Twins: Learn to Predict Unified Representations with Focal Loss

Unified multimodal models seek a shared visual token space that supports both multimodal understanding and image generation. Discrete methods unify the interface via a shared codebook, whereas continuous pipelines often rely on two disparate representations—semantic features (e.g., ViT) for understanding and low-level latents (e.g., VAE) for synthesis—resulting in mismatched latent spaces. We propose Twins, a unified continuous token space formed by channel-wise concatenating ViT and VAE features on the same token grid, so the sequence length is unchanged and attention cost does not increase. However, jointly modeling Twins in a Diffusion Transformer exposes a severe \textit{optimization imbalance}: the model fits the ViT component well but struggles to match the VAE latent distribution. We trace this imbalance to three sources of heterogeneity: frequency bias, intrinsic dimensionality, and condition-aligned vs condition-independent uncertainty.
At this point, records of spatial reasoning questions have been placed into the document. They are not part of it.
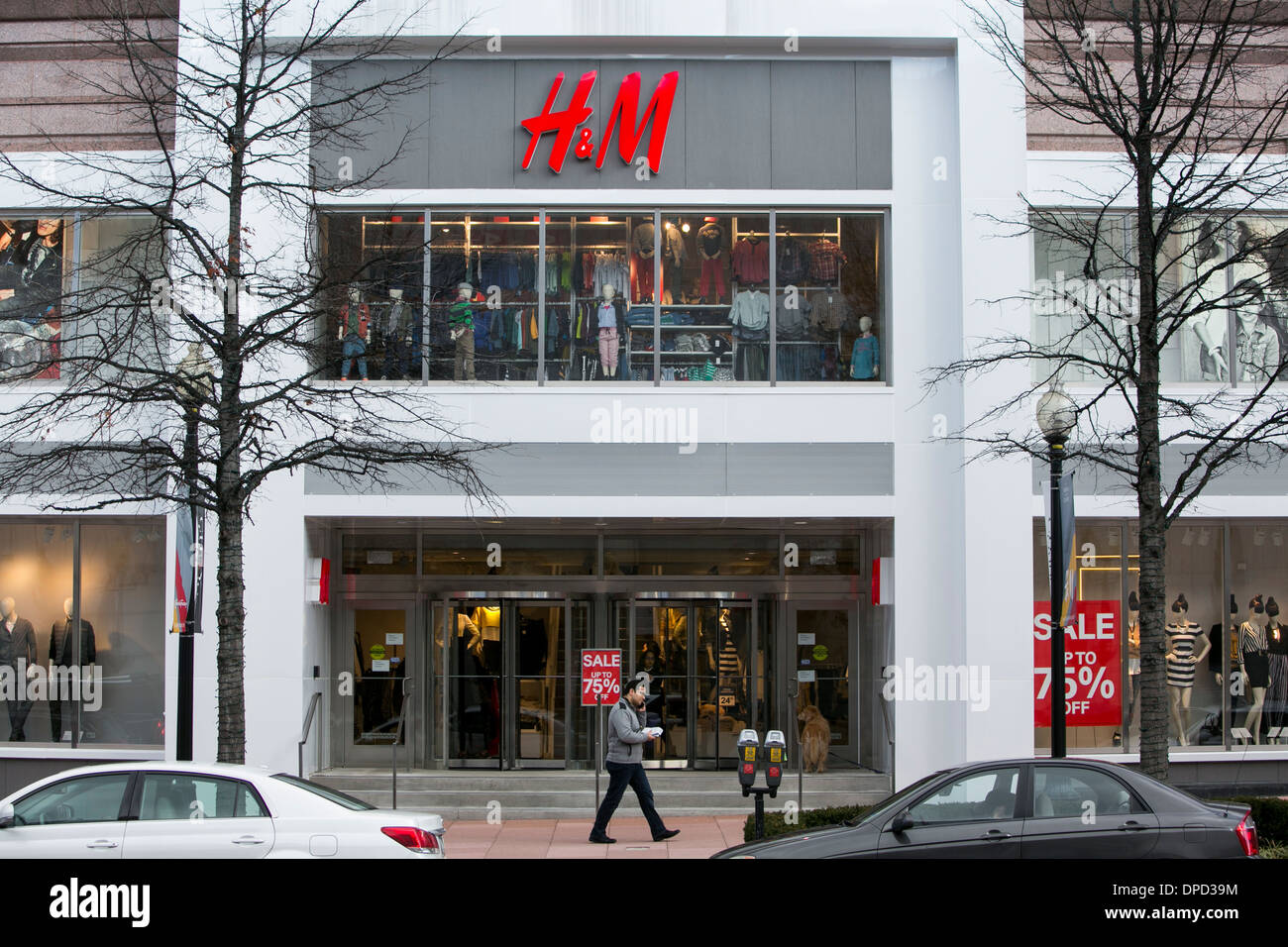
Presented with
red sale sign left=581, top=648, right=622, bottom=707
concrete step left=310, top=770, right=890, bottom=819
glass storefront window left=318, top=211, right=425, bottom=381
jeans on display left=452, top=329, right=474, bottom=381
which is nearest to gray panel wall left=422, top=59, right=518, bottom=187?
glass storefront window left=318, top=211, right=425, bottom=381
To address it, we adapt a focal regression objective for flow matching that upweights large-error VAE dimensions, better balancing optimization across the ViT and VAE components. On ImageNet, this yields up to $10.57$ gFID gain over naive MSE loss without classifier-free guidance. Twins also performs competitively on multimodal understanding benchmarks and improves reconstruction fidelity, narrowing the gap between understanding- and generation-oriented representations.